Standard & Poor’s last week raised its underlying rating on the Western Carolina Regional Sewer Authority’s outstanding revenue bonds to AA from AA-minus. The outlook is stable.
The authority had $274 million of outstanding revenue bonds, including principal and interest, through 2026, according to its fiscal 2007 financial report.
“The upgrade reflects the authority’s continued financial strength, while meeting the capital needs of the system,” Standard & Poor’s analyst Linda Yip said in a report.
Yip said the rating also reflects the authority’s continued growth in its service area, above-average wealth and income levels, maintenance of strong system liquidity, and healthy debt service coverage from net revenues of tap and connection fees.
Fiscal 2007 ended with more than 1,000 days of unrestricted cash on hand and coverage from all available revenues made for strong 2.19 times coverage of annual debt service, according to Yip. Excluding revenue from new account fees, coverage was lower, but still strong at 1.79 times.
As part of its capital improvement plan, which identified $125.4 million in capital projects for the 2009-2012 period, the authority is considering issuing about $40 million in revenue debt in December.
The sewer agency’s service area primarily covers Greenville County, along with small portions of Anderson, Laurens, and Spartanburg counties. It had 115,942 customers in 2007. Growth in the customer base has averaged about 2.9% annually during the past five years — a trend management projects will continue over the next few years, Yip said.
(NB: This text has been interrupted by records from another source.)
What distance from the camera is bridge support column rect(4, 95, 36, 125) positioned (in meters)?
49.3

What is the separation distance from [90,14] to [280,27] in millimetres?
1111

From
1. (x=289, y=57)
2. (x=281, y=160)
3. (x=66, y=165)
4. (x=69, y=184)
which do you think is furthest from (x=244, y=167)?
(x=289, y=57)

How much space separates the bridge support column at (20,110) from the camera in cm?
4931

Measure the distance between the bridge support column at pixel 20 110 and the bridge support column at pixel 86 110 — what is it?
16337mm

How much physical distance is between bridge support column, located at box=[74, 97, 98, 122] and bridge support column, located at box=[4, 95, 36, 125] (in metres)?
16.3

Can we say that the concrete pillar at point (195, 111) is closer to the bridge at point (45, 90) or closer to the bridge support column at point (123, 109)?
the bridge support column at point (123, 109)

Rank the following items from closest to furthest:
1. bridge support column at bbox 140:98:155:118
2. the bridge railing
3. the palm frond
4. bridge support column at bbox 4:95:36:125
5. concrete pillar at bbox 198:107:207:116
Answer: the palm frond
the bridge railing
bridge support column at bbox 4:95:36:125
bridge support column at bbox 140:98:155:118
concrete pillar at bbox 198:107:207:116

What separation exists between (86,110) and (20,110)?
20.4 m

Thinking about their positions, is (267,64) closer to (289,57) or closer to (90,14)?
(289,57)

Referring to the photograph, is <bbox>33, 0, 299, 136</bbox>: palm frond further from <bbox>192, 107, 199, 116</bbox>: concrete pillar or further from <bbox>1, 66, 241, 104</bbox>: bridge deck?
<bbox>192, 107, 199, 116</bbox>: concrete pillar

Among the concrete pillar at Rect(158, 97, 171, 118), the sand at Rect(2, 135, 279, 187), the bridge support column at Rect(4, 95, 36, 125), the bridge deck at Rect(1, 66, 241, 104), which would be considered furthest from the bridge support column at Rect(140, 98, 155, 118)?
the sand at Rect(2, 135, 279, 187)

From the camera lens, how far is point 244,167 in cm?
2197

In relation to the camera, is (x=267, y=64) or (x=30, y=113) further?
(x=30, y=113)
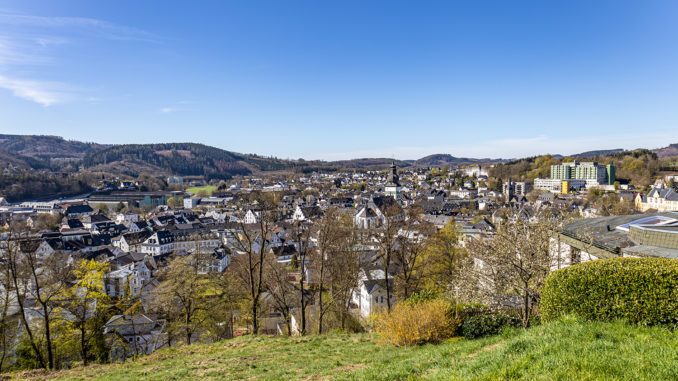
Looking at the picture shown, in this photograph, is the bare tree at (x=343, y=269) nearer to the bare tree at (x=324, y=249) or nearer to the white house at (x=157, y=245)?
the bare tree at (x=324, y=249)

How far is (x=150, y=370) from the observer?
10.4 m

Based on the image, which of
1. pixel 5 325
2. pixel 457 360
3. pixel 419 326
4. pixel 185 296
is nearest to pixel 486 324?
pixel 419 326

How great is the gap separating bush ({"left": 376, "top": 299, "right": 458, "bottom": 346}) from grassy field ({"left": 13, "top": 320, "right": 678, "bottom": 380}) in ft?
1.48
Greenville County serves as the service, retail, and manufacturing hub for northwestern South Carolina. Greenville Hospital System, the county’s school district, and Michelin NA are the county’s largest employers, with a total of more than 4,000 employees.
Tax base growth in the county is strong and increased by more than 160% in the past 10 years. In fiscal 2007, market values totaled $28.8 billion. Wealth and income levels for 2007, as measured on a per-capita effective buying income basis, were at 98.8% of the national level.
“The stable outlook reflects the strength of the authority’s financial position and its ample system capacity,” Yip said. “Additionally, management is expected to continue maintaining healthy debt service coverage as the authority continues to address its ongoing capital plans.”
Moody’s Investors Service rates the sewer agency’s revenue bonds Aa3.